## Short exercise
Swap "camera" for "viewer" throughout the material below and write it out again with nothing else altered. Omit the pictures from your version.

Image-linked spatial questions:
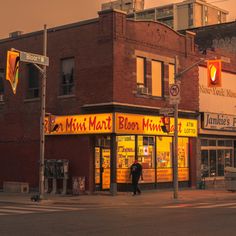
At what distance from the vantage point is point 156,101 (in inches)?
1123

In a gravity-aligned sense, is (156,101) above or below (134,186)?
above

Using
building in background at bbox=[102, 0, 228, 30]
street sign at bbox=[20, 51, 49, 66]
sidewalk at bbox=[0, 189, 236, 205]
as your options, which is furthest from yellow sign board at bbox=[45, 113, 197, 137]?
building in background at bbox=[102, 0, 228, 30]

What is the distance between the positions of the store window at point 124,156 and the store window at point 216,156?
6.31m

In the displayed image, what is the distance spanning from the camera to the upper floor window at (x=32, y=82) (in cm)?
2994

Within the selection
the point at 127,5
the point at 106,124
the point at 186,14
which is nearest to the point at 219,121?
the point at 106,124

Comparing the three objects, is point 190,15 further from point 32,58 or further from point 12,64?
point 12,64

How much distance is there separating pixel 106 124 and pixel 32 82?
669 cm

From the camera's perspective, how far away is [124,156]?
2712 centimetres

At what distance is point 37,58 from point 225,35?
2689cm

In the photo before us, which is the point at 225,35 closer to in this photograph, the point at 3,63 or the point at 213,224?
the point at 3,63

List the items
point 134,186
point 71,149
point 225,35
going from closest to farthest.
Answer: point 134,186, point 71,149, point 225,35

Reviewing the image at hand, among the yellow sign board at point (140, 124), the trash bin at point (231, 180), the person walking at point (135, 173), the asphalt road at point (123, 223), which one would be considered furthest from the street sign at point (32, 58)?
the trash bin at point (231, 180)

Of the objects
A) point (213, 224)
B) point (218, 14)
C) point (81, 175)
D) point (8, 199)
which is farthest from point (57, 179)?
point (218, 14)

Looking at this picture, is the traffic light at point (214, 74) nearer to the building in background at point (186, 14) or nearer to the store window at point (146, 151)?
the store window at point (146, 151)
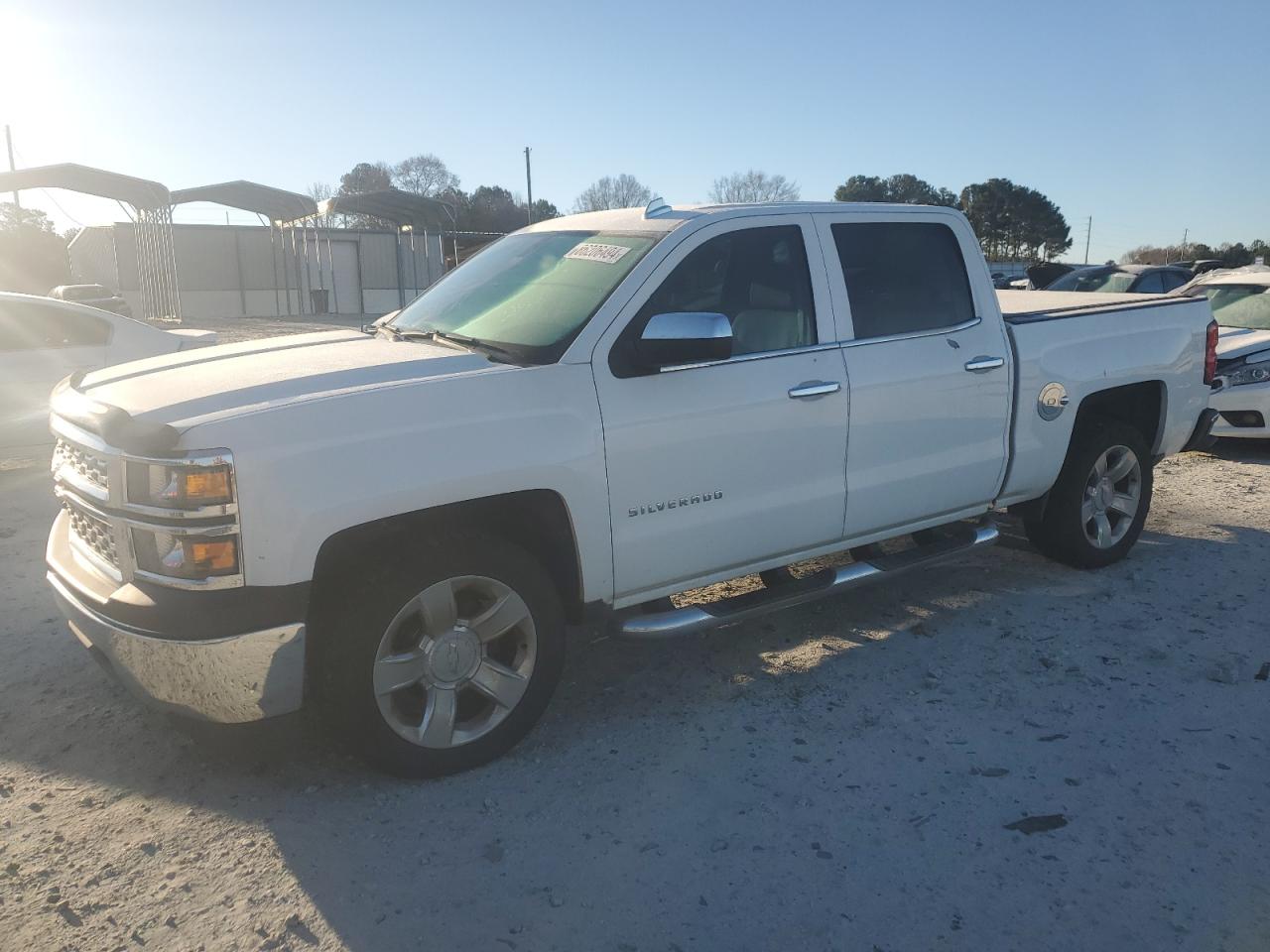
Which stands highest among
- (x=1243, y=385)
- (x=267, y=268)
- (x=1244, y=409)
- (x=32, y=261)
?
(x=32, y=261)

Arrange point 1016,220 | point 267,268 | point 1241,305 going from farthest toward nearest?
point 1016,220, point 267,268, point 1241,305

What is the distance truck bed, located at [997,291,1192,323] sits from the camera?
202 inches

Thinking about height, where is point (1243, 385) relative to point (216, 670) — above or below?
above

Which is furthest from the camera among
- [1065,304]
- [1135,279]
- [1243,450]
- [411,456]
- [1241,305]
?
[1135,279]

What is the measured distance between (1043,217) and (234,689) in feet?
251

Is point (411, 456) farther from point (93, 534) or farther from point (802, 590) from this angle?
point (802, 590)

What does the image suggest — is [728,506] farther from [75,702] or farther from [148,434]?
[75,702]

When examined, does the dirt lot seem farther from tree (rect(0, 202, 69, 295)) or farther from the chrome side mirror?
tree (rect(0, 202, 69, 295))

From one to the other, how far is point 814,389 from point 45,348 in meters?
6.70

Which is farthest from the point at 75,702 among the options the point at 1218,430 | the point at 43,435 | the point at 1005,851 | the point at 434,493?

## Answer to the exercise
At what distance from the vantage point is point 156,101 (in inches)?
1123

In a gravity-aligned sense, is (156,101) above or below (134,186)?
above

Using
building in background at bbox=[102, 0, 228, 30]
street sign at bbox=[20, 51, 49, 66]
sidewalk at bbox=[0, 189, 236, 205]
as your options, which is furthest from yellow sign board at bbox=[45, 113, 197, 137]?
building in background at bbox=[102, 0, 228, 30]

What is the distance between the positions of the store window at point 124,156 and the store window at point 216,156?
6.31m

In the displayed image, what is the distance spanning from the viewer to the upper floor window at (x=32, y=82) (in cm)?
2994

Within the selection
the point at 127,5
the point at 106,124
the point at 186,14
which is nearest to the point at 219,121?
the point at 106,124

Comparing the three objects, is point 190,15 further from point 32,58 or further from point 12,64?
point 12,64

How much distance is there separating pixel 106 124 and pixel 32 82?
669 cm

From the viewer's perspective, how far away is [124,156]?
2712 centimetres

At what distance is point 37,58 from point 225,35?
2689cm

In the photo before us, which is the point at 225,35 closer to in this photograph, the point at 3,63 or the point at 213,224?
the point at 3,63

List the items
point 134,186
point 71,149
point 225,35
going from closest to farthest.
Answer: point 134,186, point 71,149, point 225,35

Reviewing the image at hand, among the yellow sign board at point (140, 124), the trash bin at point (231, 180), the person walking at point (135, 173), the asphalt road at point (123, 223), which one would be considered furthest from the street sign at point (32, 58)?
the trash bin at point (231, 180)

Of the objects
A) point (213, 224)
B) point (218, 14)
C) point (81, 175)
D) point (8, 199)
which is farthest from point (57, 179)?
point (218, 14)

Looking at this picture, is the traffic light at point (214, 74) nearer to the building in background at point (186, 14) or nearer to the store window at point (146, 151)?
the store window at point (146, 151)
Which stands highest among
- (x=1243, y=385)
- (x=267, y=268)
- (x=1244, y=409)
- (x=32, y=261)
?
(x=32, y=261)

Arrange point 1016,220 | point 267,268 | point 1241,305 going from farthest toward nearest?
point 1016,220, point 267,268, point 1241,305

What is the distance truck bed, located at [997,291,1192,323] sits from the viewer?
202 inches

Thinking about height, where is point (1243, 385) relative to point (216, 670) — above or below?
above

Which is furthest from the viewer among
- [1065,304]
- [1135,279]
- [1243,450]
- [411,456]
- [1241,305]
?
[1135,279]

What is the measured distance between (1043,217) and (234,689) in feet?
251

Is point (411, 456) farther from point (93, 534) or farther from point (802, 590) from this angle?
point (802, 590)

What does the image suggest — is [728,506] farther from [75,702] or farther from [148,434]?
[75,702]

When examined, does the dirt lot seem farther from tree (rect(0, 202, 69, 295)) or farther from the chrome side mirror?
tree (rect(0, 202, 69, 295))

From one to the other, how far is point 814,389 from point 45,348 in meters?
6.70

Which is farthest from the point at 75,702 among the options the point at 1218,430 | the point at 43,435 | the point at 1005,851 | the point at 434,493?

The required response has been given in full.